SOBRE A IRA E AUTOCONTROLE
Dom João Santos Cardoso
Arcebispo de Natal (RN)
Segundo a doutrina cristã, a ira é um dos sete
pecados capitais. Ela é pecaminosa quando, sob seu efeito, não controlamos as
emoções irracionais e agimos de forma desordenada perante situações que
poderíamos administrá-las com equilíbrio e moderação. Quem age possuído pela
ira perde sua condição de sujeito, sofre uma espécie de transtorno de
personalidade e, em estado de surto, comete absurdos e causa danos
irreversíveis ao outro.
Diante de situações extremamente
desagradáveis, a espiritualidade cristã nos convoca a imitar Deus, que “é
misericordioso e clemente, lento para a ira, paciente e generoso em seu amor”
(Sl 102, 8). Quem age movido pela ira, excede-se, comete violência e,
geralmente, agride e fere as pessoas mais próximas de sua convivência
humana.
Aristóteles, na “Ética a Nicômaco”, nos ensina
que “é fácil irar-se. Todos são capazes disso, mas não é absolutamente fácil,
e, sobretudo, nem todos são capazes de irar-se com a pessoa certa, na medida
certa, no modo certo, no momento certo e por uma causa justa.”
De acordo com o Papa Francisco, a ira é um
vício destrutivo que afeta profundamente as relações humanas. Ele afirma que a
ira é facilmente identificável através das mudanças físicas e comportamentais,
como agressividade, respiração ofegante e um olhar sombrio. A ira muitas vezes
nasce de uma injustiça percebida e pode ser descarregada de forma
desproporcional contra aqueles que não são os culpados reais.
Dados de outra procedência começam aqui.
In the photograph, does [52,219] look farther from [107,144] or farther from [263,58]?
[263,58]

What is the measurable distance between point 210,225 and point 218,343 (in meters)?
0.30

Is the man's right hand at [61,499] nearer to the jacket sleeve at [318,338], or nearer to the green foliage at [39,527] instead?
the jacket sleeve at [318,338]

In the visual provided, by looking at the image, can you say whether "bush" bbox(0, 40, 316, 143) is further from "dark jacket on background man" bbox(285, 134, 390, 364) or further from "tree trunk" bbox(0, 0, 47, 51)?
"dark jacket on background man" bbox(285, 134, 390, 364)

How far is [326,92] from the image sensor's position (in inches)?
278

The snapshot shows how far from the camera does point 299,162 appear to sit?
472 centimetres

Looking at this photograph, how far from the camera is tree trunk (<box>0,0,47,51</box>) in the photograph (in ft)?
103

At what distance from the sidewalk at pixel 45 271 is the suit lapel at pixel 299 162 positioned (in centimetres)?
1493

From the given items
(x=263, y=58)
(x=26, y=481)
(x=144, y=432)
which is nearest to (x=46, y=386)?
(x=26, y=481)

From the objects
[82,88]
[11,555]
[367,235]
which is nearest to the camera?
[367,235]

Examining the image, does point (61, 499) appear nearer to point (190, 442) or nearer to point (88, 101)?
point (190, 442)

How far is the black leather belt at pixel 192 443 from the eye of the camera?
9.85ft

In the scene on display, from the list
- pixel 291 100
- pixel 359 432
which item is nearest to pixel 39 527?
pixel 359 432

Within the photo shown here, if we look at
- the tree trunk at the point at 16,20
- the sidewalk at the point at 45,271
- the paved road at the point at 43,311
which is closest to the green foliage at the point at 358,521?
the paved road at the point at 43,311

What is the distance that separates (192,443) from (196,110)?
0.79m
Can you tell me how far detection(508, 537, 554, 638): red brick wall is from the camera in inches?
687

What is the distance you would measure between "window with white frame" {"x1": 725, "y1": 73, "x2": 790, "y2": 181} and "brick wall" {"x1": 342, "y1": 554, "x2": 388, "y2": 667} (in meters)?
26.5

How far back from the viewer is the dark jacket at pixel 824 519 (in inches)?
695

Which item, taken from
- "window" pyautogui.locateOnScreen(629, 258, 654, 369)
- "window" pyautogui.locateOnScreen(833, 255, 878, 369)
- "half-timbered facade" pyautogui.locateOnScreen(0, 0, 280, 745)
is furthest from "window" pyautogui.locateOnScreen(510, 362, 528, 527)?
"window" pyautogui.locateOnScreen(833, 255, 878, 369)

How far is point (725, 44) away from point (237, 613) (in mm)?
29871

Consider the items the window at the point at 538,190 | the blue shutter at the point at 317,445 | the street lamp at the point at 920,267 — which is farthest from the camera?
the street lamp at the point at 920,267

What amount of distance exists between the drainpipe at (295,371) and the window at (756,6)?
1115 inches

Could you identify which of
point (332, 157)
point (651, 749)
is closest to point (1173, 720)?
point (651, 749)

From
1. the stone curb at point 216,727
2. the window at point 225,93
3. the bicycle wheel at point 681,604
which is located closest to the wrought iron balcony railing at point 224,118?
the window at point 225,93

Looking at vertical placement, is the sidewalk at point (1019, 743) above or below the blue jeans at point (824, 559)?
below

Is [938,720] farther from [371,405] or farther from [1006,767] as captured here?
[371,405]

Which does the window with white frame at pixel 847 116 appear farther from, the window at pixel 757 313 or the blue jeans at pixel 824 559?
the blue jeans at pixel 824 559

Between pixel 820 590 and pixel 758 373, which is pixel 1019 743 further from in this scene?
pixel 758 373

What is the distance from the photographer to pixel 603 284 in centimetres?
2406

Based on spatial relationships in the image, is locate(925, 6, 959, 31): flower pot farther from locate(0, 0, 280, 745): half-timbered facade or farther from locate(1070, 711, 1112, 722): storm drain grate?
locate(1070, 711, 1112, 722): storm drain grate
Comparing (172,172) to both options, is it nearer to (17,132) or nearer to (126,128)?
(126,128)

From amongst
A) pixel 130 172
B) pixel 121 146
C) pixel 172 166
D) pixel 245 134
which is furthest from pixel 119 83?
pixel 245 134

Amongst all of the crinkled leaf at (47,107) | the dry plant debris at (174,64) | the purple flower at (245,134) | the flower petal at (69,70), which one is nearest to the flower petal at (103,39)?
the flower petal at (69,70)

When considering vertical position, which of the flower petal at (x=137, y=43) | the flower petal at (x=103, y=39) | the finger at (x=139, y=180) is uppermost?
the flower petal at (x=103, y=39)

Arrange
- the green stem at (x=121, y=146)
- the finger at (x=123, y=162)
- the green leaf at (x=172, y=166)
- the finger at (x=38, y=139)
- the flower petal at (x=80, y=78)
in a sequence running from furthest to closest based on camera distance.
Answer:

O Papa também
enfatiza que a ira destrói a capacidade de aceitar o outro em sua
singularidade, levando ao ressentimento e à perda de lucidez (PP. FRANCISCO.
“Audiência Geral”, 31/01/2024).
As causas da ira podem variar, incluindo
frustrações, injustiças e situações que desafiam o ego. A ira pode levar a
consequências devastadoras, como perda de controle, violência e até homicídio.
Na perspectiva cristã, a ira é vista como um sentimento que contamina o coração
e deve ser controlada para evitar que leve a ações irracionais e
destrutivas.
Santo Tomás de Aquino, na “Suma Teológica”
(Secunda Secundae. Tratado sobre a Temperança. Questão 158: Da
Iracúndia), explora a natureza da ira e discute se ela é sempre pecaminosa.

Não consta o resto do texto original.